‘Upgrade’ Presents A Scary View Of The Future


In a season of blockbusters, Upgrade is a small-scale, clever mix of science fiction, vengeance and horror flick that works well. The suspense holds up most of the way, and the ideas behind the story seem fairly reasonable. That just makes things scarier.

Grey Trace (Logan Marshall-Green) hates modern technology. While most cars in the not-too-distant future are autonomous, he prefers to keep control of the wheel. He is suspicious of the devices that seem to have taken over many aspects of life. He is a mechanic specializing in restoring old muscle cars; a nice throwback to the past. We first see him working on the cars, listening to some hard rock. Right after that, he walks into his ultra-modern house, where there are cameras everywhere and all the flat surfaces can become computer screens. There’s a house computer that sounds seriously like Apple’s Siri. His wife Asha (Melanie Vallejo) is a big-shot exec and thrives in that world.

Then Grey and his wife are gunned down by thugs. She is dead, and he becomes a paraplegic. He vows revenge, but it is tough doing that when you are not able to walk.

Tech guru Eron (Harrison Gilbertson), for whom he rebuilt one of the cars, offers him a device seemingly too good to be true. He fuses a computer chip to Grey’s spine that will allow full mobility through the use of an artificial intelligence device called STEM (voiced by Simon Maiden). Of course, there are complications. After a short time, STEM basically takes over Grey’s life.

STEM takes over Grey’s revenge quest, feeding him intelligence that keeps him a step ahead of the bad guys (who are about as dumb as they come, but unceasingly happy to hurt others) and is able to take over his body and become a killing machine. Hearing STEM’s flat tones describing what is happening (which only Grey and the audience can hear) while Grey does incredibly gory things creates a great cognitive dissonance. Grey is a hyper-fast, incredibly strong, killer — all the while shocked and horrified by what he is doing.

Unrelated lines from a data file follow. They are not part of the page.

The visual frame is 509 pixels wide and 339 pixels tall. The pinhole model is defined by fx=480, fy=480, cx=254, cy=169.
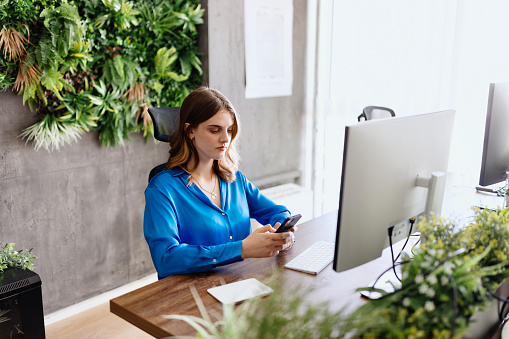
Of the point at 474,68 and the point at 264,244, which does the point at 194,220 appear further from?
the point at 474,68

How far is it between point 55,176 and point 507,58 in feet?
9.78

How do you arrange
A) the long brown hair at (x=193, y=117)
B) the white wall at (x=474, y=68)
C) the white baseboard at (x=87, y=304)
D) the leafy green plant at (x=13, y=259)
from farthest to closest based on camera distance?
the white wall at (x=474, y=68) < the white baseboard at (x=87, y=304) < the leafy green plant at (x=13, y=259) < the long brown hair at (x=193, y=117)

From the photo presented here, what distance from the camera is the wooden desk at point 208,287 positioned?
136cm

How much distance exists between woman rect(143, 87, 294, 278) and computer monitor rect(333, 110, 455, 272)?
40 cm

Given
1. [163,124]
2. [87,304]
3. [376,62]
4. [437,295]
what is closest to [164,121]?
[163,124]

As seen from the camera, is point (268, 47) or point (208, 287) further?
point (268, 47)

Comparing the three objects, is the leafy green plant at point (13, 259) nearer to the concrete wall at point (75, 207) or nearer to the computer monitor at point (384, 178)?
the concrete wall at point (75, 207)

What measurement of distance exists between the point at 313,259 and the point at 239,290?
0.37 m

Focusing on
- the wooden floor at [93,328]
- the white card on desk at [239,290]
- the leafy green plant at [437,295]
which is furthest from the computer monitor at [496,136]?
the wooden floor at [93,328]

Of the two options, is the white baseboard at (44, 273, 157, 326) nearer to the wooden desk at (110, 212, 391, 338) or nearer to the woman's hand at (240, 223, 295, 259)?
the wooden desk at (110, 212, 391, 338)

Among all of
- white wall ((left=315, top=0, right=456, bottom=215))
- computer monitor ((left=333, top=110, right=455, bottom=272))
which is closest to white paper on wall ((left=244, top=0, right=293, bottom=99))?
white wall ((left=315, top=0, right=456, bottom=215))

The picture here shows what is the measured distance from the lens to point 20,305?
87.1 inches

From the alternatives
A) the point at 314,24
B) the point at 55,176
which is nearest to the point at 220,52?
the point at 314,24

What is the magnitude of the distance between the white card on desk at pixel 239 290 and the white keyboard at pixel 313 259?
0.21m
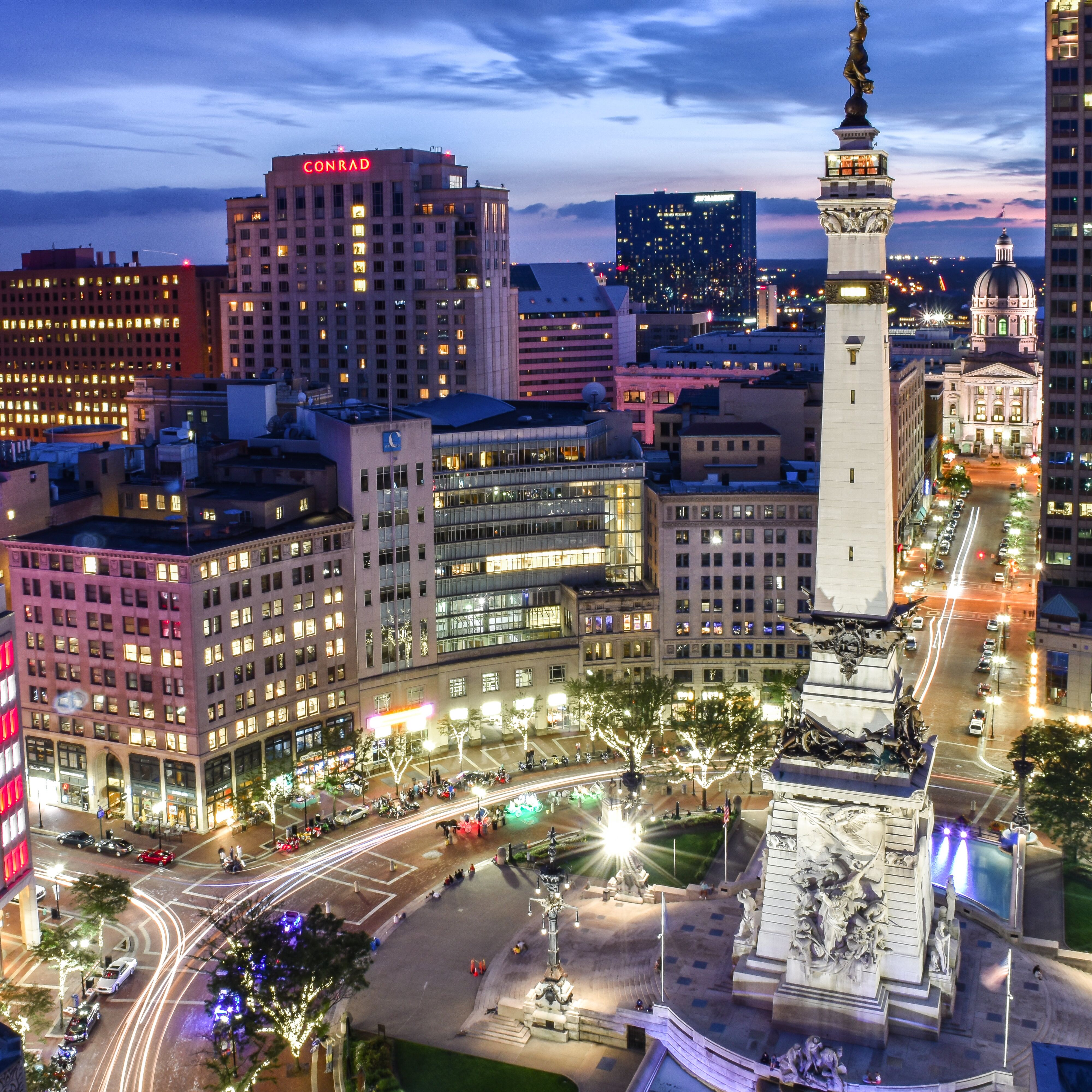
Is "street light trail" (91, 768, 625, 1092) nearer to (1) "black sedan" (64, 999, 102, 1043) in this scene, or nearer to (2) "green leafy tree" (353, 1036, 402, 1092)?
(1) "black sedan" (64, 999, 102, 1043)

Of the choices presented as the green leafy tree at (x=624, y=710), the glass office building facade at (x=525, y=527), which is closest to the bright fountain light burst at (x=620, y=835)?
the green leafy tree at (x=624, y=710)

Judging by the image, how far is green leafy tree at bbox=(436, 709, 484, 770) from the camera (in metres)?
135

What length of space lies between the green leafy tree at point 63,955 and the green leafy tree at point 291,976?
11289mm

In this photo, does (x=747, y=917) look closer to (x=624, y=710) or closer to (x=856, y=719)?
(x=856, y=719)

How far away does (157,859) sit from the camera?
112m

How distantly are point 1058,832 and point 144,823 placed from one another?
7065cm

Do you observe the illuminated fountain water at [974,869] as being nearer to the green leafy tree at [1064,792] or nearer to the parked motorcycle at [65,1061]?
the green leafy tree at [1064,792]

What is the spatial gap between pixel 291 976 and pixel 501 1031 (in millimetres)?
13076

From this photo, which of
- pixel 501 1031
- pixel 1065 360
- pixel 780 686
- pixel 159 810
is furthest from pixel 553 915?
pixel 1065 360

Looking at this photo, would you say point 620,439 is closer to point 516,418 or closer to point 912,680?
point 516,418

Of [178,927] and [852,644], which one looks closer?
[852,644]

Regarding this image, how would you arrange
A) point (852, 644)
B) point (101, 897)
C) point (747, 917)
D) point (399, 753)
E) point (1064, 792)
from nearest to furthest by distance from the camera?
1. point (852, 644)
2. point (747, 917)
3. point (101, 897)
4. point (1064, 792)
5. point (399, 753)

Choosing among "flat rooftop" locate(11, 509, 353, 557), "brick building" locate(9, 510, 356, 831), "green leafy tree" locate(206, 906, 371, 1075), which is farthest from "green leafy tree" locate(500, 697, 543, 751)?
"green leafy tree" locate(206, 906, 371, 1075)

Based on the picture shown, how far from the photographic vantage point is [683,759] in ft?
422
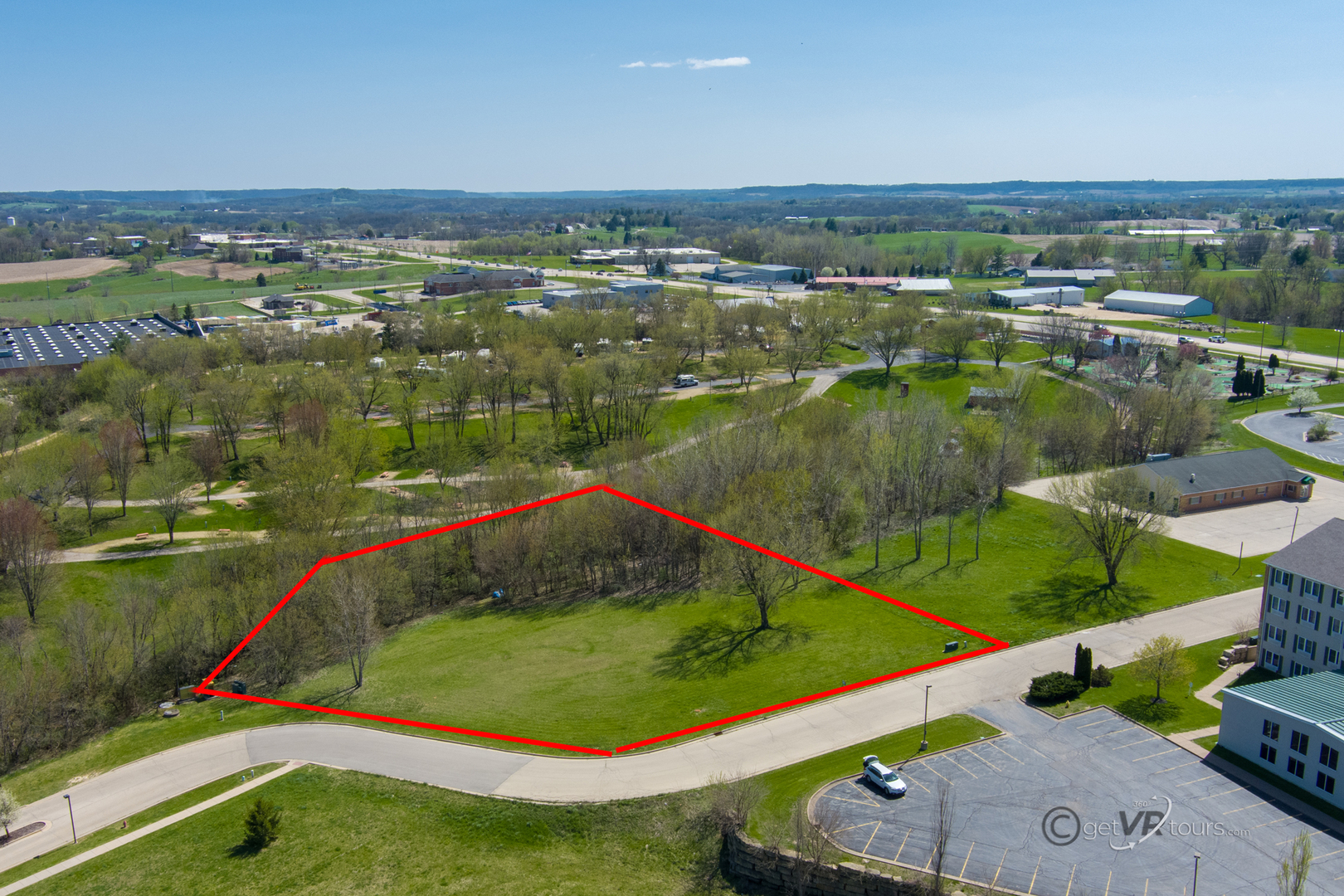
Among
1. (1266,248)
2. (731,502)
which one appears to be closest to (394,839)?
(731,502)

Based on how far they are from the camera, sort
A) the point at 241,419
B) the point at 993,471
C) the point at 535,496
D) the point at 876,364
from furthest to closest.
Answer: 1. the point at 876,364
2. the point at 241,419
3. the point at 993,471
4. the point at 535,496

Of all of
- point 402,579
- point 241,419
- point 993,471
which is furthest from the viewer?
point 241,419

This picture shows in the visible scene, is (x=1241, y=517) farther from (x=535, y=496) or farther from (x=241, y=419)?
(x=241, y=419)

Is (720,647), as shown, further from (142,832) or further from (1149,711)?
(142,832)

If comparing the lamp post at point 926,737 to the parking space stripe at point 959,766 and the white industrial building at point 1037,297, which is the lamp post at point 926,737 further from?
the white industrial building at point 1037,297

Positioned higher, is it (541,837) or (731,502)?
(731,502)
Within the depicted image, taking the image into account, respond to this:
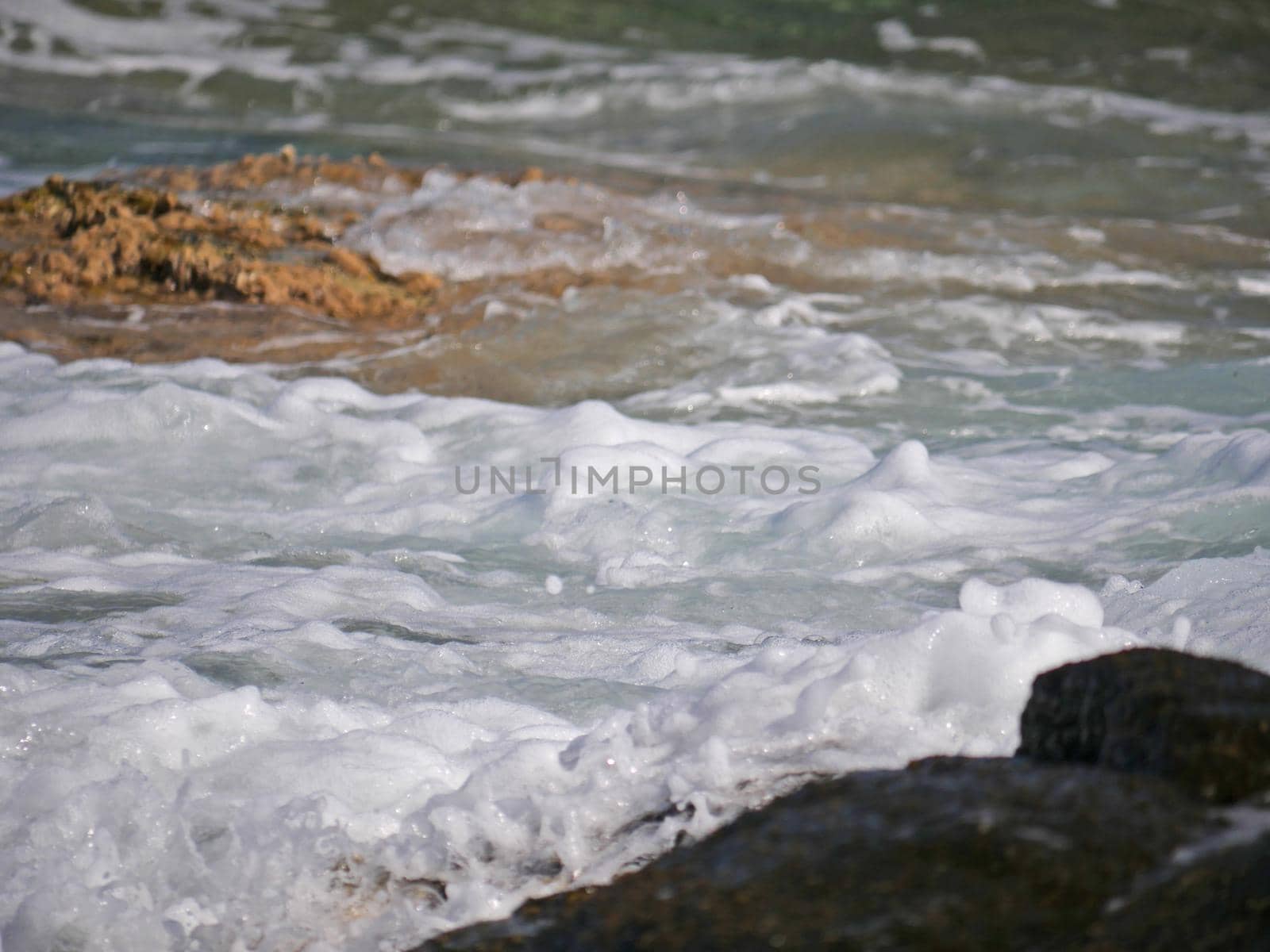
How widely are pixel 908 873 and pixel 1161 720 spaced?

Writer/director Leigh Whannell (Insidious: Chapter 3, but more importantly wrote the basic short that became Saw) knows how to keep the action and gore going. There is not a lot that is new in the film’s use of violence, but things keep going faster and faster. One of the interesting elements is Grey’s horrified reaction to what he is doing; what he is becoming. While someone like Robert Downey Jr. in Iron Man makes light of the people who get tossed around (and we often have no idea whether being flipped 50 feet actually kills them), Grey suffers because of all the killing. He also is terrified that STEM is using him as a kind of tool in a game that is far more complex than the one he thinks he is in.

Marshall-Green, unfortunately, seems like the only top-grade actor in the film. His world is one of drugged-up computer hackers, body-modified thugs and computer-controlled devices running people’s lives. In many ways, the real villain in the movie is modern artificial intelligence technology. We already have stories of orders being made on Amazon because Alexa hears children talking about what they want. And at least one person has died after being run down by a self-driving car. We have pacemakers, and coming soon a similar device for the brain, designed to stop strokes, not to mention regular body parts. When do we stop being ourselves? Grey hates what the device does to him even as he enjoys striking back at the men who have shattered his life. His own self-doubts weakens his role as hero.

But if this is a “B” movie, it is an engrossing one. It is very noir; a lot of the scenes are in bars and rundown housing. Some of the plot is over the top, but it is so well done in the end that it doesn’t really matter. If you like this type of movie, you will have a good time. But it is not for everyone.